[DATASET EXTRACT]:
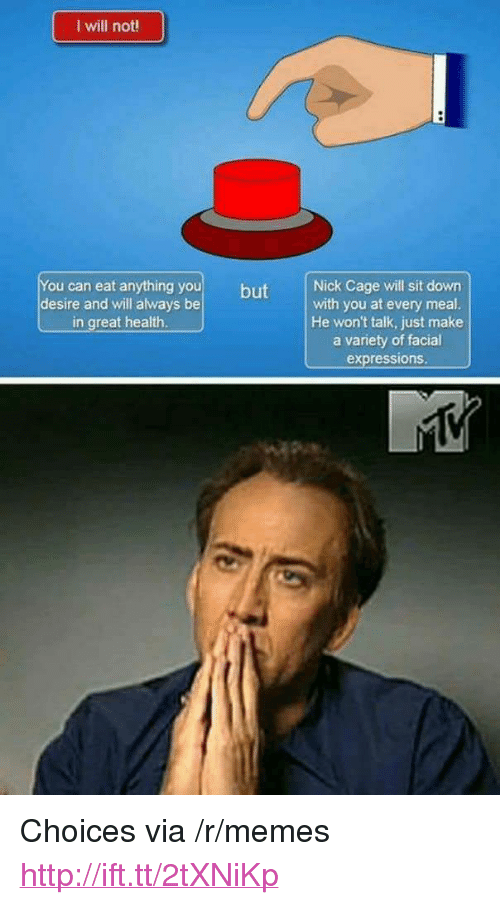 """facial expressions: I will not  You can eat anything you but  desire and will always be  Nick Cage will sit down  with you at every meal  He won't talk, just make  a variety of facial  expressions  in great health <p>Choices via /r/memes <a href=""""http://ift.tt/2tXNiKp"""">http://ift.tt/2tXNiKp</a></p>"""
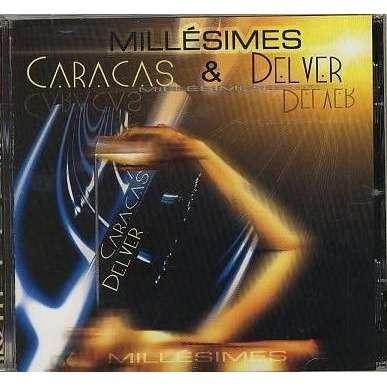 FRÉDÉRICK CARACAS - VICTOR DELVER MILLÉSIMES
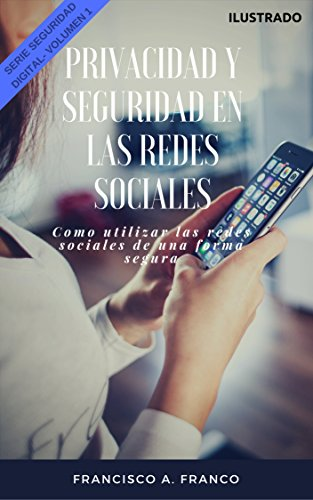 Seguridad y Privacidad en las Redes Sociales Ilustrado (Serie Seguridad Digital): Como utilizar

[WORK TO COMPLETE]:
Across the whole listing above, repeat each line exactly and leave out the images.

[EXPECTED OUTPUT]:
 """facial expressions: I will not  You can eat anything you but  desire and will always be  Nick Cage will sit down  with you at every meal  He won't talk, just make  a variety of facial  expressions  in great health <p>Choices via /r/memes <a href=""""http://ift.tt/2tXNiKp"""">http://ift.tt/2tXNiKp</a></p>"""
 FRÉDÉRICK CARACAS - VICTOR DELVER MILLÉSIMES
 Seguridad y Privacidad en las Redes Sociales Ilustrado (Serie Seguridad Digital): Como utilizar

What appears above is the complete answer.